#### AUFGABEN UND ÜBUNGEN:
**A)** Prüfe, ob die folgenden Aussagen mit dem Artikel über Notunterkünfte in Turnhallen übereinstimmen, und belege jede Antwort (Ja oder Nein) mit der entscheidenden Stelle im genauen Wortlaut. (i) Die Notunterkunft in der Geibelstraße wurde im November eröffnet. (ii) Bei der Eröffnung lagen auf den Feldbetten bereits Matratzen. (iii) Die Doppelstockbetten trafen schon im Dezember ein.
**B)** Schreib bitte den Artikel über Notunterkünfte in Turnhallen im Anschluss an seinen letzten Satz weiter.

#### AUSZUG:
■ ■ ■ ■ ■

Schlüssel gibt den Ausschlag

Turnhallen als Notunterkünfte: Oft unerfahrene und unqualifizierte Betreiber

  • Johanna Treblin
  • Lesedauer: 4 Min.
Die Missstände in kurzfristig eingerichteten Flüchtlingsunterkünften ähneln sich von Einrichtung zu Einrichtung. Ein Problem ist die fehlende Schulung. Ein anderes die fehlende Erfahrung der Betreiber.

Eine Turnhalle voller Feldbetten. Weiße Laken, bunte Bettwäsche. Allein die Matratzen fehlen. So sah die Notunterkunft in der Geibelstraße in Kreuzberg aus, als sie im November letzten Jahres eröffnete. Erst Ende Februar erhielten die Geflüchteten Doppelstockbetten – mit Matratzen. Deren Vorteil ist es außerdem, dass sich mit ihnen Sichtschutzbarrieren bauen lassen, um wenigstens ein bisschen Privatsphäre zu erhalten.

■ ■ ■ ■ ■

#### DIE DATEN:
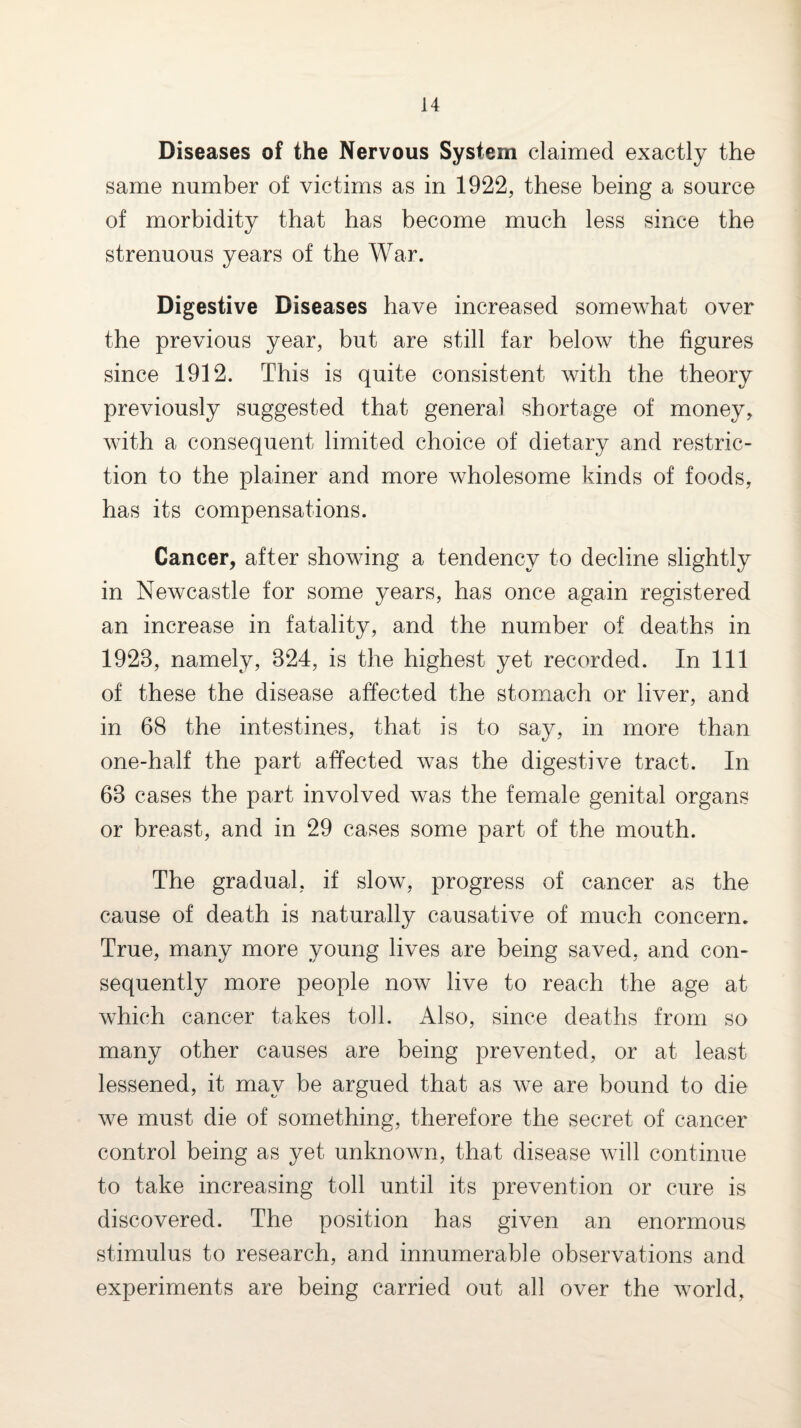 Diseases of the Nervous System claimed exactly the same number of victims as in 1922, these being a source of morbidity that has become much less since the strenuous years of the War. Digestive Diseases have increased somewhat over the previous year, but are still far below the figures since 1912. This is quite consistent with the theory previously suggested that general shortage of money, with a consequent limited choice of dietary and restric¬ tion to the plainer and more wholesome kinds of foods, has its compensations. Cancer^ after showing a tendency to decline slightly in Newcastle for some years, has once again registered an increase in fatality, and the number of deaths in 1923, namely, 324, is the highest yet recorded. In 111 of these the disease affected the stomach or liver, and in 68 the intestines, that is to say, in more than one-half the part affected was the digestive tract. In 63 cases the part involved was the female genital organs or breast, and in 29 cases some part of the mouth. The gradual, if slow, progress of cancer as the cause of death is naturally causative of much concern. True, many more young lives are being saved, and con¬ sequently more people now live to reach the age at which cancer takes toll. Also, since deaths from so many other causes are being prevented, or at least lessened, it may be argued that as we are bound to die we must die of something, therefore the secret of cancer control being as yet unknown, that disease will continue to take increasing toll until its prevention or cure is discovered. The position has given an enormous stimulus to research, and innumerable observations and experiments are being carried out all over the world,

■ ■ ■ ■ ■

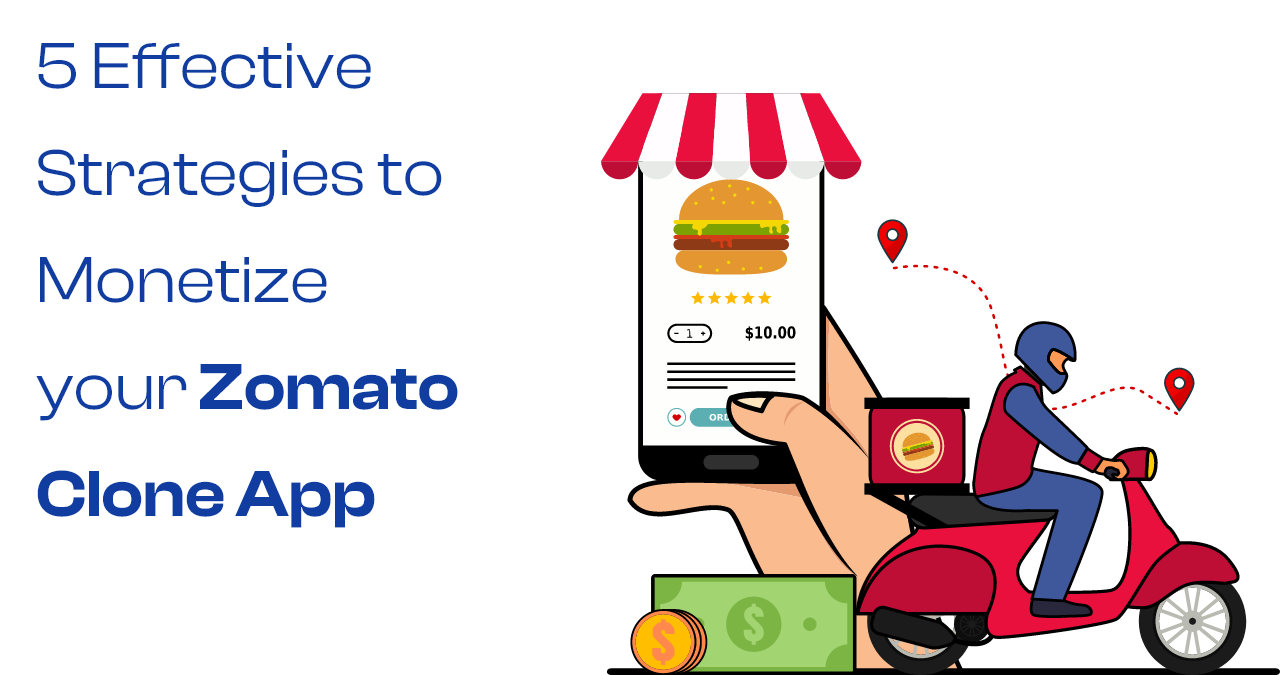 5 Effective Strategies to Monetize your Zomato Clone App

■ ■ ■ ■ ■

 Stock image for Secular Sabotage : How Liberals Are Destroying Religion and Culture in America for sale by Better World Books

■ ■ ■ ■ ■

#### ANTWORTEN:
**A)**
(i) Ja: „als sie im November letzten Jahres eröffnete“
(ii) Nein: „Allein die Matratzen fehlen.“
(iii) Nein: „Erst Ende Februar erhielten die Geflüchteten Doppelstockbetten“

**B)**
Turnhallen in Flüchtlingsunterkünfte umzugestalten, ist schwierig. Betten müssen her, es gibt meist nur je eine Toilette für Männer und Frauen, keine Kochgelegenheiten, keine Waschmöglichkeiten. Erste öffentliche Empörung gab es bereits vor fast eineinhalb Jahren. An einem Donnerstag im Dezember 2014 bekamen die Johanniter einen Anruf, ob sie die Leitung der neuen Notunterkunft in einer Dahlemer Turnhalle übernehmen würden. Sie sagten zu, und am nächsten Tag standen die Flüchtlinge vor der Tür. Bis dahin war kaum Zeit, die Halle einzurichten. Die Medien berichteten über unmögliche Zustände: Es gab keine Waschmaschinen, keine Schließschränke, keine Privatsphäre, viel Lärm. Langsam besserte sich die Lage. Doch wie es 2014 in Dahlem aussah, kann man heute in vielen Turnhallen in ganz Berlin beobachten.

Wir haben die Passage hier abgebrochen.